◆ Source extract
»»

If flying close formation, his only situation awareness would have been his leader’s wingtip.

lenthamen wrote:

The F18’s were flying in formation, which makes me think it was a VFR operation.

IIRC he was tracking the leader using his radar because of the weather conditions.

Emir wrote:

Emir 11-Sep-16 21:36 #57
I’m sorry but was he trained for combat or they train display pilots only in the airforce these days?

Last Edited by Emir at 11 Sep 21:37

No combat training is going to increase the angle of the radar coverage cone or make it look around corners. And no combat training is going to save you if you pop in the path of a jet that is coming from the side at 250+knots.



Last Edited by Shorrick_Mk2 at 12 Sep 20:53

lenthamen wrote:

But I understand they can fly in formation in IMC using onboard radar. However, flying so close together can never be done “proper IFR” in the Eurocontol system.

Yes it can. From ATC point of view, the formation is a single aircraft. All formation flights are handled this way by ATC. (ref. SERA.3135)

ESKC (Uppsala/Sundbro), Sweden

I thought the Q was whether the military fly in the Eurocontrol system.

In the UK, they have their own ATC which communicates on UHF and does the separation from them.

Occassionally flying around Europe one does hear “XXX Air Force” on the radio on VHF though I doubt they are fast jets.

Administrator
Shoreham EGKA, United Kingdom

Peter, the military can and do fly within the Eurocontrol system. It depends on the airspace they are operating in. The UK operates a Joint and Integrated concept whereby the ‘brand’ of controller you talk to depends on your location. In the same breath, many civil airliners are controlled by the RAF, especially those operating along the East coast outside of the Class A infrastructure.

Fly safely
Various UK. Operate throughout Europe and Middle East, United Kingdom

lenthamen wrote:

Do military fly Eurocontol IFR? I’ve never heard a military aircraft on the radio.

««

Entries from a dataset
»»

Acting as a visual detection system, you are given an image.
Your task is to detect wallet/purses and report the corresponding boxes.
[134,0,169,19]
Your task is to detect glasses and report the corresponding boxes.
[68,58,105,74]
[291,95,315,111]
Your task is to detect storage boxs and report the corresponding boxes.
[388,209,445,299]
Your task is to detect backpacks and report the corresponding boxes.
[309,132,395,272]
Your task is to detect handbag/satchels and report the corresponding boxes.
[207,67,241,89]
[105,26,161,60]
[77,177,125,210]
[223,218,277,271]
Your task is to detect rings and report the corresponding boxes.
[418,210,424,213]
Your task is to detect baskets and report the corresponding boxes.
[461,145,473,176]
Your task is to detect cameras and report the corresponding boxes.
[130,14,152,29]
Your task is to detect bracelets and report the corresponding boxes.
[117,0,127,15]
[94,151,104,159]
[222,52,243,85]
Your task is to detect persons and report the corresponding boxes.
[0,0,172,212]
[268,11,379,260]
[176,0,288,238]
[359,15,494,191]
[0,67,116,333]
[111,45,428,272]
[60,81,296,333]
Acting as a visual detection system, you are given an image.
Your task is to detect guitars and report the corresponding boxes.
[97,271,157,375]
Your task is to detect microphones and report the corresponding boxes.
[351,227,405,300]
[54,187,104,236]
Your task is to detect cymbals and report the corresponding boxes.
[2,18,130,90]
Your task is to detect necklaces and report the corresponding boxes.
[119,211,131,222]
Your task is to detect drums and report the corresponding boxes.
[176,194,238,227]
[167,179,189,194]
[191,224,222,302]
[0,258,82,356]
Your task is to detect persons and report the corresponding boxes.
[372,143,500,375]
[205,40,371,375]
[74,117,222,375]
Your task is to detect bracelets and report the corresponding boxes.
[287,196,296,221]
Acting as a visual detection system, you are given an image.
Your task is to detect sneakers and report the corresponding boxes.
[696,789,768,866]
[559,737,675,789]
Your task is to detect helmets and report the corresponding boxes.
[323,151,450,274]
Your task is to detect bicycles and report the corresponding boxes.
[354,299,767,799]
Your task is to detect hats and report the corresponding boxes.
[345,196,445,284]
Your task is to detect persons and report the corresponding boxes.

««

◆ Stated task A
Transcribe the forum discussion from "Last Edited by Shorrick_Mk2" to "the Eurocontol system.".
◆ Stated task B
Format the listing from the line with "Your task is to detect necklaces" to the line with "[345,196,445,284]", both included, as a two-column CSV with the headers request and answer. Give one row per request, with each field quoted and line breaks replaced by spaces.
The listing has no connection to the forum discussion.

◆ Exercise result A
Last Edited by Shorrick_Mk2 at 12 Sep 20:53

lenthamen wrote:

But I understand they can fly in formation in IMC using onboard radar. However, flying so close together can never be done “proper IFR” in the Eurocontol system.

◆ Exercise result B
request,answer
"Your task is to detect necklaces and report the corresponding boxes.","[119,211,131,222]"
"Your task is to detect drums and report the corresponding boxes.","[176,194,238,227] [167,179,189,194] [191,224,222,302] [0,258,82,356]"
"Your task is to detect persons and report the corresponding boxes.","[372,143,500,375] [205,40,371,375] [74,117,222,375]"
"Your task is to detect bracelets and report the corresponding boxes.","[287,196,296,221]"
"Acting as a visual detection system, you are given an image. Your task is to detect sneakers and report the corresponding boxes.","[696,789,768,866] [559,737,675,789]"
"Your task is to detect helmets and report the corresponding boxes.","[323,151,450,274]"
"Your task is to detect bicycles and report the corresponding boxes.","[354,299,767,799]"
"Your task is to detect hats and report the corresponding boxes.","[345,196,445,284]"